Cuánto impulso estival! Tierra trémula que el verano exhala. En el puro blancor los días se

esconden. ¿Que el clima influye en el carácter de las personas más que en las especies vegetales? Puede ser, puede no ser. De contado, allí el calor goza de fueros. No se le puede evocar exenta de temperatura ardiente y de expresión apacible, a pesar de todo. A nadie parece agobiar el termómetro excedido. Los tejidos ligeros del vestuario ahuyentan los extremos. La irritación o el mal humor son entes ajenos.

La memoria recolecta no más que alborozo reposado en el semblante de sus moradores. Ni la risa abierta ni la carcajada explosiva, sólo la expresión mansa de la dicha, dibujada en una manifestación leve y modesta.

Una ciudad capital no precisamente bella. Esa limitación la provee de individualidad, le arrecia el carácter. En el recuerdo, su visión conserva el caos, la desproporción y los desniveles, los millones de habitantes. Fenómenos que magnifica la luminosidad del sol intenso, corona de esa urbe espléndida y volátil. Sus cualidades son otras, como el vigor y la resistencia de sus habitantes. Podemos sumar la sonrisa de sus muchachas.

Los colores, los sabores, los sonidos, con ser abundantes, poseen una intensidad acogedora; son, mejor, un atributo sosegado. Se hallan en todas partes, entre la multitud, en las horas amotinadas, en la espesura sin nombre de los días.

Carpe diem. Rabioso en el recuerdo sobrevive un arroz con coco que el paladar no ha olvidado en tantos años.

Es la ciudad más populosa entre las musulmanas.
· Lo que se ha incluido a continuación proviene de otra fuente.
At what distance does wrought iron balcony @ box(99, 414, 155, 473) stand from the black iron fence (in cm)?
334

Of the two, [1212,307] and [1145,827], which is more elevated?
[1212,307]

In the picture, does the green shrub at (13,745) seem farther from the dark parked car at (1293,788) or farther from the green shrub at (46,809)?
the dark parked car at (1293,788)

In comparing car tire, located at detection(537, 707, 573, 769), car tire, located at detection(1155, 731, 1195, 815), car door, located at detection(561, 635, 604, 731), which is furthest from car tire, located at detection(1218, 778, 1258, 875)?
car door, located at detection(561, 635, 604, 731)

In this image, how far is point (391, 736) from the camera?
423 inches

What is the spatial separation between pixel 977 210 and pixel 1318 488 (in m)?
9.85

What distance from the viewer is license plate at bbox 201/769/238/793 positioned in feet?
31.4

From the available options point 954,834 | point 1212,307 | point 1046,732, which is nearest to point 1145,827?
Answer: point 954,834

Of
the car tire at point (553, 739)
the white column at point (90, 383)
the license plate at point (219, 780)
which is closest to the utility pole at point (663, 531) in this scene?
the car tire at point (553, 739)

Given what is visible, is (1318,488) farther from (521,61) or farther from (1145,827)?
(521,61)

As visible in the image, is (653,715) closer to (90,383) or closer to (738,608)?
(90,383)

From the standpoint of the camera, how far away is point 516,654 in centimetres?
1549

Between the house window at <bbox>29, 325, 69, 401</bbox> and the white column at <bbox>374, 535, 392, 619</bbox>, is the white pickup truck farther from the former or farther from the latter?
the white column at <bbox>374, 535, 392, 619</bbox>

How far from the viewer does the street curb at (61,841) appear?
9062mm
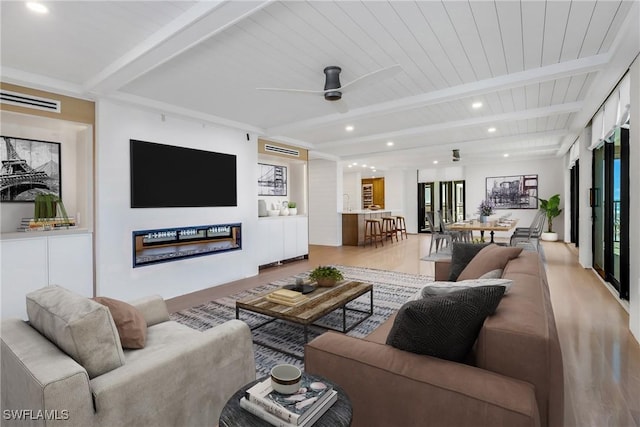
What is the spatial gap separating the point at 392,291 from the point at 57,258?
3.99 metres

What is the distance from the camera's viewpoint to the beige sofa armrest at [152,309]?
225 cm

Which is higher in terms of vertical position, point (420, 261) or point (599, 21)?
point (599, 21)

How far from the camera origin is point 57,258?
11.4 feet

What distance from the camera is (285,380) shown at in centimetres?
115

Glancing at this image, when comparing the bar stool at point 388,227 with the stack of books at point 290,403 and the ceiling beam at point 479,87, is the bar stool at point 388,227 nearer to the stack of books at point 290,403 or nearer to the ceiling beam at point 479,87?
the ceiling beam at point 479,87

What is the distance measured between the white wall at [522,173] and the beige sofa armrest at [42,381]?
1153 cm

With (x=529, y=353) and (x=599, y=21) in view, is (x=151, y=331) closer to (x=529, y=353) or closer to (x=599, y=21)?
(x=529, y=353)

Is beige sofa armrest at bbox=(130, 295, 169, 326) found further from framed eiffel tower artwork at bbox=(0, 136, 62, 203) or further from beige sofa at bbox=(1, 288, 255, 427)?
framed eiffel tower artwork at bbox=(0, 136, 62, 203)

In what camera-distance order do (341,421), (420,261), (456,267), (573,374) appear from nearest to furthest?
(341,421), (573,374), (456,267), (420,261)

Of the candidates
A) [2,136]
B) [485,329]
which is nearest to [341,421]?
[485,329]

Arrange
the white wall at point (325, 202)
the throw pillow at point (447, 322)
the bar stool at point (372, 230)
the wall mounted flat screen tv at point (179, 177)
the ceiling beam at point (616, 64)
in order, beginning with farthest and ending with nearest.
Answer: the bar stool at point (372, 230)
the white wall at point (325, 202)
the wall mounted flat screen tv at point (179, 177)
the ceiling beam at point (616, 64)
the throw pillow at point (447, 322)

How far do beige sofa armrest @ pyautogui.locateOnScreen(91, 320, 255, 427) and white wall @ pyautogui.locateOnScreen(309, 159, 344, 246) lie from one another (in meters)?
7.40

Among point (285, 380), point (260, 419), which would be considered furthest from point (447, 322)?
point (260, 419)

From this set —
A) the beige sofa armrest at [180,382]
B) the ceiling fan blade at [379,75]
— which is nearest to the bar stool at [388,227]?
the ceiling fan blade at [379,75]
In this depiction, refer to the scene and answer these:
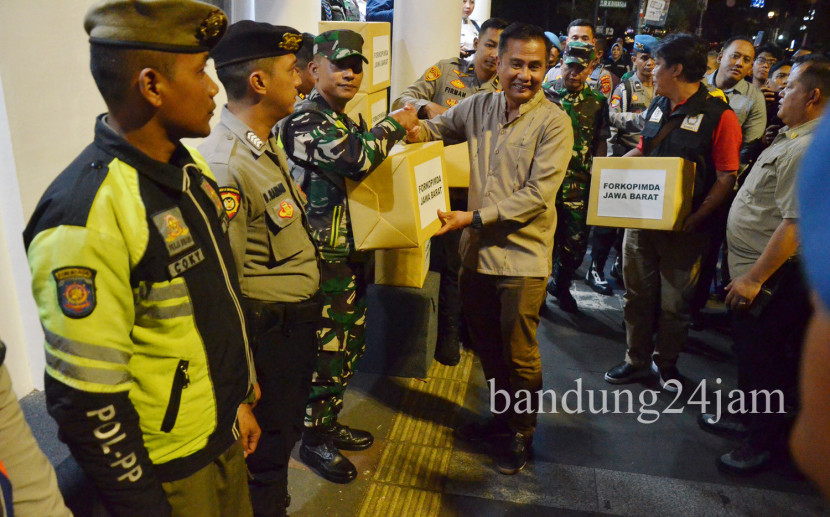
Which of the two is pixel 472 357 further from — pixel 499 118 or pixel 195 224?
pixel 195 224

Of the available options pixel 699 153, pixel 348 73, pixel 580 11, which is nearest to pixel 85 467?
pixel 348 73

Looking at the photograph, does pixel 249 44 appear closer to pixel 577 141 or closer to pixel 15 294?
pixel 15 294

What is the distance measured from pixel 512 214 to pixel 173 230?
1.73 metres

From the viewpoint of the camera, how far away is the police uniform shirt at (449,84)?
4137mm

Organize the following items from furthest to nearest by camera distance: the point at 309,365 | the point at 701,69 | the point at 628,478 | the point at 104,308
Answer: the point at 701,69 → the point at 628,478 → the point at 309,365 → the point at 104,308

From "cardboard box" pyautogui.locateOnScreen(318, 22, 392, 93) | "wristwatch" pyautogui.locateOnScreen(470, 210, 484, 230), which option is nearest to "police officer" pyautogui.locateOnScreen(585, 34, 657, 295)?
"cardboard box" pyautogui.locateOnScreen(318, 22, 392, 93)

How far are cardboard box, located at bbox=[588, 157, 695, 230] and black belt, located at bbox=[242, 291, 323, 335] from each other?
1981 mm

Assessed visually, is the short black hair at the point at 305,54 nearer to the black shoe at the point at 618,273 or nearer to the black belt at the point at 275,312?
the black belt at the point at 275,312

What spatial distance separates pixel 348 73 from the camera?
247 cm

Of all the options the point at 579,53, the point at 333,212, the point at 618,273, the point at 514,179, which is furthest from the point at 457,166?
the point at 618,273

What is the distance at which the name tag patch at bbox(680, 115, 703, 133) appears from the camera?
133 inches

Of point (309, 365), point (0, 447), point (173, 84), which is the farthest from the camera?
point (309, 365)

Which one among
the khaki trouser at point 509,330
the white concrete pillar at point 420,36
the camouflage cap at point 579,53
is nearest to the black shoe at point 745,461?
the khaki trouser at point 509,330

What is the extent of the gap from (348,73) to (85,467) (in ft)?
5.91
Es al mismo tiempo una ciudad pacífica y la más relajada entre las que profesan esa fe. Una metrópoli joven y confiada, donde no hay motivo para el miedo. Pletórica de olores, colores y sabores. Que lo digan las multitudes ambulantes y las calles elásticas como las caderas de sus mujeres. La tradición es la sustancia de la historia.

Luego de otear bazares atestados, los forasteros, calles furibundas y rincones alados —Omar y Mustafá— mudados de nombre frente a la guardia, ingresaron al templo sin prurito. Se deshicieron del calzado y con devoción auténtica se internaron en aquella magnificencia, silenciosa y gigantesca. La Mezquita mayor de la ciudad.

Oraron postrados y en silencio, desde la tolerancia de las sombras y sin justificaciones metafísicas. Cada templo protege con su vientre y cada ciudad resguarda con su luz. Afuera el sol crepuscular doraba el pavimento. Aquella atmósfera ambarina dio motivo a una foto y algunas postales.